Text section.

Franklin Templeton to close 6 India funds: What does it mean for you
Franklin Templeton Mutual Fund has said it would close six yield-oriented, managed credit funds with total assets under management of Rs 25,856 crore in India from April 23 over severe market dislocation and illiquidity caused by the coronavirus pandemic.
“The decision has been taken in order to protect value for investors via a managed sale of the portfolio,” Franklin Templeton said in a statement.
The statement said the decision was limited to funds which have “material direct exposure to the higher-yielding, lower-rated credit securities in India that have been most impacted by the ongoing liquidity crisis in the market.”
Franklin Templeton will now sell the underlying securities of all these funds over time and pay off their investors in a staggered manner.
What are these funds?
Franklin Templeton is shutting these fixed-income and credit-risk funds run, locking in Rs 308 billion ($4.1 billion) of investors’ money.
* Franklin India Low Duration Fund (FILDF),
* Franklin India Dynamic Accrual Fund,
* Franklin India Credit Risk Fund,
* Franklin India Short Term Income Plan,
* Franklin India Ultra Short Bond Fund, and
* Franklin India Income Opportunities Fund (FIIOF)
What did Franklin Templeton say?
“Due to the on-going novel coronavirus, or COVID-19, pandemic, liquidity in the bond market has dried up. Yields of debt securities have risen sharply and that has materially diminished the abilities of companies to service their debt. Mutual funds have also been getting a lot of redemption requests. We felt it best under these circumstances to wind up these funds and return the money to investors,” Sanjay Sapre, president of Franklin Templeton (India), said.
“The extension of the lockdown has heightened redemption volumes and reduced inflows to unsustainable levels. The schemes even resorted to borrowings within permissible limits, in line with market practice to fund redemptions. But given the situation, we felt that it would not be prudent to leverage the schemes further,” Sapre said.
When will investors get their money back?
Investors will not be able to withdraw their money immediately or on their own and will have to wait almost as long as the duration of the schemes.
For example, the Macaulay duration for Franklin India Low Duration Fund was 1.2 years as of March. In simple words, investors will have to wait for around one year and 73 days to get all their money back from this scheme.
Similarly, Franklin India Income Opportunities Fund’s Macaulay duration as of March-end was 3.22 years and investors will have to wait for three years and 80 days to get their money back.
What will happen to SIPs, STPs?
The Systematic Investment Plans (SIPs) will stop automatically since Franklin Templeton has stopped subscriptions and redemptions.
If someone had enrolled for Systematic Transfer Plans (STPs), their money is stuck. STP is a facility wherein one invests a lump sum in a debt fund, preferably a low risk one, before one can transfer equal amounts once a week or month in an equity fund of their choice.
The transfers to investors’ equity funds will not take place any more.
If someone still wants to invest in Franklin Templeton’s equity fund, they will have to arrange for funds all over again.
Sapre said that payments will be made in a staggered manner to investors, based on the realisation of funds from the bond issuers and through the sale of the portfolio.
The first set of payments will, however, be made to their borrowers and then investors.

(Stored items)
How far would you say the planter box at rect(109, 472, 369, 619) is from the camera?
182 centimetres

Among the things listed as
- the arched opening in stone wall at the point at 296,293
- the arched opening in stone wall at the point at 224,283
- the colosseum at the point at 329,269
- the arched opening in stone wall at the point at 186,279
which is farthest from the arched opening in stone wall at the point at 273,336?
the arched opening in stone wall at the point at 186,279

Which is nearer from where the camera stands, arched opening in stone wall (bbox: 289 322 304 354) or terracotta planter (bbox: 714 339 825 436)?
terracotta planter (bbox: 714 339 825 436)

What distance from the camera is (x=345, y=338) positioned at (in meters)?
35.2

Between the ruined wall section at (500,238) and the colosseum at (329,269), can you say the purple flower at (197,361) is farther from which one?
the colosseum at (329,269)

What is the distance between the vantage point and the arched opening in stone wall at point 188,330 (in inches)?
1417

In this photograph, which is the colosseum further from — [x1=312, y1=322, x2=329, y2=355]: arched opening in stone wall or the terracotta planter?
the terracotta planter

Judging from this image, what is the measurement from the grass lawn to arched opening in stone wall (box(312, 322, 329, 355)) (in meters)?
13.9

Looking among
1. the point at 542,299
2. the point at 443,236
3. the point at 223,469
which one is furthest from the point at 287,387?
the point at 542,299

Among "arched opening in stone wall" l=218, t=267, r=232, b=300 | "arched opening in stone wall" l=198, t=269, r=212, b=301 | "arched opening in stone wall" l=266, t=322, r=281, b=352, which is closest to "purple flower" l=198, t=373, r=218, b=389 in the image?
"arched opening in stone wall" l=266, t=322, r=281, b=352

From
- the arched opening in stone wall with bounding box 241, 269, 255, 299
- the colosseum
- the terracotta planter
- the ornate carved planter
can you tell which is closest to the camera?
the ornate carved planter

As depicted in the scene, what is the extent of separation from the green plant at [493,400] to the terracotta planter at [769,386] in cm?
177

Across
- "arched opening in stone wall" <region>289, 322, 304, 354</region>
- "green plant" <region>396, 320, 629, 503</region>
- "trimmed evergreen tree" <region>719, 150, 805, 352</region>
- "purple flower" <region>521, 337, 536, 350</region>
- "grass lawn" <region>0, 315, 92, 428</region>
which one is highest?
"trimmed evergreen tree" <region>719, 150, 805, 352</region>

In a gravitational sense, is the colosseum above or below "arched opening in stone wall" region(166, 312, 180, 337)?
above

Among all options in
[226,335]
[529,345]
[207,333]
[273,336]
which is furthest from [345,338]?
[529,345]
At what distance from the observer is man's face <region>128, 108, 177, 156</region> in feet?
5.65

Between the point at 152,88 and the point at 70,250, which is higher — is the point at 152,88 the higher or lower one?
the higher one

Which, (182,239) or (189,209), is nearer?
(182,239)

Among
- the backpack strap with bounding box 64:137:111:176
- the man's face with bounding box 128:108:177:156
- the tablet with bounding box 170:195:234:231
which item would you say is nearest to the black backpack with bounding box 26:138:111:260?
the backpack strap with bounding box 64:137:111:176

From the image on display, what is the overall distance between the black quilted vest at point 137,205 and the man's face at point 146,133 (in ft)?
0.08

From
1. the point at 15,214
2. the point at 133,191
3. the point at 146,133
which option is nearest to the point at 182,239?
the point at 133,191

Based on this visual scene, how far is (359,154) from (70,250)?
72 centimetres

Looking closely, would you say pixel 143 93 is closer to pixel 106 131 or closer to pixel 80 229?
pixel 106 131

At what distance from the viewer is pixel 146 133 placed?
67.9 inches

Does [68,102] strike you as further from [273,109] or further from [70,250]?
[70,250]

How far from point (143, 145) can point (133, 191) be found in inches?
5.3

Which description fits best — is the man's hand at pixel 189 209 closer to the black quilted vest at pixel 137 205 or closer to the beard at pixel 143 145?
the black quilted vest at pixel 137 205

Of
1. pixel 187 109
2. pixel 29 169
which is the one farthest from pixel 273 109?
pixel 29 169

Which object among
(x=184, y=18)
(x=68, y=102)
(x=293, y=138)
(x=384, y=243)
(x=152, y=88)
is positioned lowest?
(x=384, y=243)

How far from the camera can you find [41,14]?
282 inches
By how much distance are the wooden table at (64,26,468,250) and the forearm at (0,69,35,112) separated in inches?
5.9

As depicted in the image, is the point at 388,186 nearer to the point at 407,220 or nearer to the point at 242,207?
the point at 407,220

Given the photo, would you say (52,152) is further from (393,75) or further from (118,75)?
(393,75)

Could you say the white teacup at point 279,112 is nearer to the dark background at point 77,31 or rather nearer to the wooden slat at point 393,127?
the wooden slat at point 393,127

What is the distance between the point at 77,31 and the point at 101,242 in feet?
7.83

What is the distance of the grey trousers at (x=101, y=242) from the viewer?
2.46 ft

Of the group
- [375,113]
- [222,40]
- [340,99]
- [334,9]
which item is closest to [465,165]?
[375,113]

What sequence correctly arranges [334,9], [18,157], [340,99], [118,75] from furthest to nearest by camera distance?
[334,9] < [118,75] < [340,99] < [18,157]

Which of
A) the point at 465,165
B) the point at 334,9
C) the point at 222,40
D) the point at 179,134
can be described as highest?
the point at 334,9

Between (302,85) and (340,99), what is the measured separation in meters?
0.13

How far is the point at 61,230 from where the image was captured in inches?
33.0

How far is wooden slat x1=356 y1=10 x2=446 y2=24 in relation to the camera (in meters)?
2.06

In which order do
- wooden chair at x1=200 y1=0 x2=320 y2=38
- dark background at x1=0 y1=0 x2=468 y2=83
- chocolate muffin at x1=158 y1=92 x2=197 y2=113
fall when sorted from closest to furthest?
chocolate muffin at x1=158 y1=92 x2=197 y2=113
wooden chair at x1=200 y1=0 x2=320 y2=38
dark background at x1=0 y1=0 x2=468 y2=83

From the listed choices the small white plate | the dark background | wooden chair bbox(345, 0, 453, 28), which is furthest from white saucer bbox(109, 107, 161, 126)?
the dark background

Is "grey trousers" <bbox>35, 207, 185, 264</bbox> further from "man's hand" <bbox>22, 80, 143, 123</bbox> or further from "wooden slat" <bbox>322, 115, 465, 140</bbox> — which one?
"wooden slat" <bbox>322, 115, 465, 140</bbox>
--
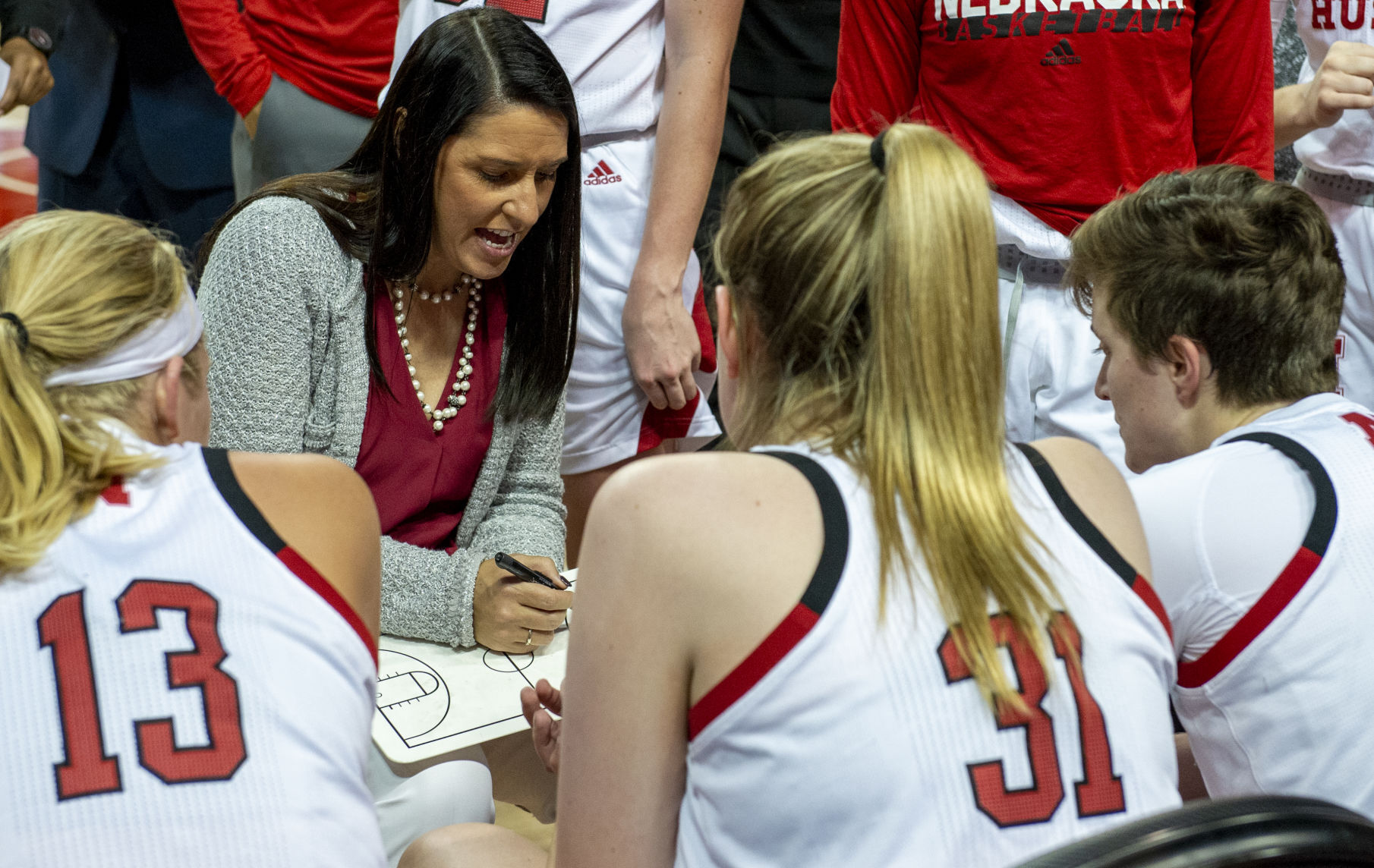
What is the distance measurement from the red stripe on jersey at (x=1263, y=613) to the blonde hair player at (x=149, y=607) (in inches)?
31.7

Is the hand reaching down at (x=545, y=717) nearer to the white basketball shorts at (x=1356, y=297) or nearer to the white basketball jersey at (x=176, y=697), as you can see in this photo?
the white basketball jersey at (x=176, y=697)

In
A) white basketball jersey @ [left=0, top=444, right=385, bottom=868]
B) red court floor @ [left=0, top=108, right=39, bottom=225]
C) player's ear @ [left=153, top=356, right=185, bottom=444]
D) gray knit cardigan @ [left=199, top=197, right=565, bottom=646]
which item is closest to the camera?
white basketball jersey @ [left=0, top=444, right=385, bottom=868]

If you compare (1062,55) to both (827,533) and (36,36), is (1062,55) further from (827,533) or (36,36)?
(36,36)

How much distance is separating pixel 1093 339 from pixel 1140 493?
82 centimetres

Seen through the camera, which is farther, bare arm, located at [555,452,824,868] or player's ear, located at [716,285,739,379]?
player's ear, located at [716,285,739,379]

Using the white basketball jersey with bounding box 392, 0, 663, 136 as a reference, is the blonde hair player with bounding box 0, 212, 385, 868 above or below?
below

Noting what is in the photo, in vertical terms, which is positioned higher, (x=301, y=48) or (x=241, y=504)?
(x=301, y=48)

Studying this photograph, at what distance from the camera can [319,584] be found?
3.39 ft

Tasks to complete.
[1] Answer these from the article on the Franklin Templeton fund closures:
(a) From what date will the six funds be closed?
(b) What was the Macaulay duration of Franklin India Income Opportunities Fund as of March-end?
(c) What will happen to Systematic Investment Plans (SIPs)?
[2] From the article on the Franklin Templeton fund closures, pull out word for word the passage that opens with "What will happen" and closes with "place any more.".

Task-by-task results.
[1]
(a) April 23.
(b) 3.22 years.
(c) They will stop automatically, since Franklin Templeton has stopped subscriptions and redemptions.

[2]
What will happen to SIPs, STPs?
The Systematic Investment Plans (SIPs) will stop automatically since Franklin Templeton has stopped subscriptions and redemptions.
If someone had enrolled for Systematic Transfer Plans (STPs), their money is stuck. STP is a facility wherein one invests a lump sum in a debt fund, preferably a low risk one, before one can transfer equal amounts once a week or month in an equity fund of their choice.
The transfers to investors’ equity funds will not take place any more.